Les combles sont une partie privative s'ils ne sont utiles qu'à un seul lot

Rédigé par JMR-IMMOBILIER - - Aucun commentaire

 

Comme à chaque fois que l’on se trouve face au silence ou à la contradiction des titres et qu’il est nécessaire de déterminer si une partie ou un élément de l’immeuble est commun ou privatif, il faut se référer aux dispositions des articles 2 et 3 de la loi du 10 juillet 1965.

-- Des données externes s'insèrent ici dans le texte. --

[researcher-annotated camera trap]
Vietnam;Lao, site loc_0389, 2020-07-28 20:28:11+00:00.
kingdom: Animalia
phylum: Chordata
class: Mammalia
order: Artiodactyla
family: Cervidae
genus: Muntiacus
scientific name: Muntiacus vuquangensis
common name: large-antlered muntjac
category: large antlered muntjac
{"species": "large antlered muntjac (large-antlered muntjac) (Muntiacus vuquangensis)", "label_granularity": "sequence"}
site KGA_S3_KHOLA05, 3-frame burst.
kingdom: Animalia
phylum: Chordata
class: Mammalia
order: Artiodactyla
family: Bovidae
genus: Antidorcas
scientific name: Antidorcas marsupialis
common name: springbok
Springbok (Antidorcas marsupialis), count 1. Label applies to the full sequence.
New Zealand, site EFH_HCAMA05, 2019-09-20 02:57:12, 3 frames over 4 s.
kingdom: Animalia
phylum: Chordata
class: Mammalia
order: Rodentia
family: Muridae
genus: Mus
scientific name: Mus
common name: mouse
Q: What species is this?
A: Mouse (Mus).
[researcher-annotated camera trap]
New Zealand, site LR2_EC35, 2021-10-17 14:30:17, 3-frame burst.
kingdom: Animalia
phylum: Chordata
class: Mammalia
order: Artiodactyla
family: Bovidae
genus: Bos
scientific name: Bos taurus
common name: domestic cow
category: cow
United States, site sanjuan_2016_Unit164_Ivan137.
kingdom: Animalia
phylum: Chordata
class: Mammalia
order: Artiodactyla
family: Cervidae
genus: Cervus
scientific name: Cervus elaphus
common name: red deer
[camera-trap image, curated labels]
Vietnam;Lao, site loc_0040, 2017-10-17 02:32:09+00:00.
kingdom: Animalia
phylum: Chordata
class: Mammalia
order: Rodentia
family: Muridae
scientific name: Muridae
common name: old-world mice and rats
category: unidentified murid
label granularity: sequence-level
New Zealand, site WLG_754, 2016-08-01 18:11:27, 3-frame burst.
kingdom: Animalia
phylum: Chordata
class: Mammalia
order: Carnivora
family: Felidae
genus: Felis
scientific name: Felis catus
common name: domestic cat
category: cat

Aux termes de l’article 2 "sont privatives les parties des bâtiments et des terrains réservées à l’usage exclusif d’un copropriétaire déterminé. Les parties privatives sont la propriété exclusive de chaque copropriétaire".
 

C’est donc la notion d’exclusivité qui permet d’apprécier le caractère privatif ou commun d’un élément de l’immeuble. L’article 3 donne, quant à lui, une liste, non exhaustive, des parties réputées communes dans laquelle ne sont pas mentionnés les combles ou les vide-sanitaires.

 

La jurisprudence a eu, plusieurs fois, l’occasion de se prononcer sur les combles et, en règle générale, elle estime que s’il s’avère qu’en raison des dispositions matérielles des lieux, ces parties sont en fait réservées à l’usage exclusif d’un copropriétaire, il pourra être décidé qu’elles sont sa propriété privative (Cass. 3ème civ. 14 février 1990, Bull. civ. III, n° 49).

Les juges vont se fonder sur un faisceau d’indices et notamment sur la disposition des lieux et les modalités de leur accès.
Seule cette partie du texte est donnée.